Quo vadis XII. La majorité écrasante du Hirak II se compose de la classe moyenne et de la classe aisée. Évidemment en son sein il y a plein de FIS, de MAK, de protestants évangéliques, de gens sincères qui ne savent pas si Marx est protestant ou catholique, si Rousseau est psychiatre, si Spinoza est un cosmonaute, plein aussi de révolutionnaires « romantiques », de révolutionnaires de la 25e heure, d’agents de la 3issaba (le clan) qui ne veulent pas d’apaisement ni de calme afin de ne pas être touchés par la justice, ou afin d’influer sur la justice…

Tous vendredisent la main dans la main, du moins côte à côte, dans un compagnonnage étrange, au point qu’Einstein perdrait ses maths à cause d’une association de forces aussi opposées et contradictoires… Et même Marx, qui a souvent su concilier les forces ― comme le prolétariat et la bourgeoisie contre la monarchie et l’État féodal, par exemple ― y verrait une hérésie.

Le but des gens sincères parmi ceux-là est d’instaurer la « démocratie ». Noble. Mais ils ne disent pas quelle démocratie, car ils ne savent pas qu’il y a autant de démocraties que de pays démocratiques ou désignés comme tels. Celle des riches ou celle des pauvres ? Car en dehors des anciennes démocraties populaires à Cuba et en Chine, il y a deux types de démocraties dans le monde occidental, celle de l’État-providence qui protège un tant soi peu le faible, et celle qui laisse la machine capitaliste broyer les démunis.

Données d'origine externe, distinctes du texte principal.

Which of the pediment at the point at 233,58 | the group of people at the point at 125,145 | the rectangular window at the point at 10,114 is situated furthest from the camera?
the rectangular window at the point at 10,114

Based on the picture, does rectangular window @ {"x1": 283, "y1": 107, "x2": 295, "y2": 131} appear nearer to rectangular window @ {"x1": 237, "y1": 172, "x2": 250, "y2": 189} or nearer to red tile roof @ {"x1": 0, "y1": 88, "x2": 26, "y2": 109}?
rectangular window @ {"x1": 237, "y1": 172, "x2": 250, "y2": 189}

Beaucoup veulent une démocratie à l’américaine, à la française, celle que l’opposition vénézuélienne veut imposer à Maduro, celle du néolibéralisme qui fait que 1% de la population mondiale est plus riche que les 99% restants (rapport de l’Oxfam, 2016). C’est pour cela que le Hirak parle d’islam, du FIS, du MAK, de berbérisme, de drapeau amazigh, de séparatisme, de laïcité, de liberté de religion, de dégagisme mais il ne parle jamais des droits des travailleurs, de l’appartenance étatique des richesses du sous-sol, de droits sociaux, du droit aux soins et à l’éducation gratuits… Ce sont là les caractéristiques des révolutions de couleurs, les révolutions de Soros et de la CIA.

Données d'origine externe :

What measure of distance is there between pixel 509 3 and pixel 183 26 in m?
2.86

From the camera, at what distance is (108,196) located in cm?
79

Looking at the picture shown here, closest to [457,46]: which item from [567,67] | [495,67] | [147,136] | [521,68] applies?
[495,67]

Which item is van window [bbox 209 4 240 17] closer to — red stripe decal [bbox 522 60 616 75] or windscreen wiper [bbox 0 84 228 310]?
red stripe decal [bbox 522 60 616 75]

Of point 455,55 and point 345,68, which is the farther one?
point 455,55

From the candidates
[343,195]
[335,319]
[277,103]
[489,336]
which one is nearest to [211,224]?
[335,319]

Et des professeurs d’université, certains de sciences politiques, font partie de ces dégagistes, de ces yetnahaw ga3, en exigeant une démocratie en urgence. Ces professeurs croient qu’on peut avoir une démocratie d’un claquement de doigts, juste avec une constituante ou en renversant la table du pouvoir pour mettre de nouvelles têtes. Ils ne connaissent ni Ralf Dahrendorf ni les scientifiques qui ont traité de la démocratie et des étapes de la transition dont la durée prend des décennies, à une vitesse variant selon les domaines. Dahrendorf explique que « si, en principe, on peut achever l’établissement des bases et institutions primaires de la démocratie politique et effectuer le passage à l’économie de marché en six ans, la (ré)émergence d’une société civile indispensable pour le fonctionnement efficace de la démocratie prend toute une génération, c’est-à-dire soixante ans » (M. Heiki Sibul).

Nos spécialistes algériens (dont des sociologues!!!) réinventent le concept d’ »État civil » car ils ne connaissent ni Samuel P. Huntington ni les autres spécialistes de la sociologie militaire qui traitent de la relation civils-militaires en politique, et du Civilian control of the military.

Il est logique qu’Ali Belhadj ne connaisse pas le concept de Contrôle civil du militaire (inventé par Huntington en… 1957) et qu’il refuse d’utiliser le terme de démocratie qui n’est pas compatible avec la dawla islamiyya et la choura. Il a alors donné un nouveau sens au terme « État civil »… Mais que des professeurs d’université le suivent…

Le fait que des profs de journalisme, de sociologie et de sciences politiques ne connaissent pas le concept de « Contrôle civil du militaire » et parlent d' »État civil » est désespérant!

Note : Samuel P. Huntington, The Soldier and the State: The Theory and Politics of Civil-Military Relations, 1957.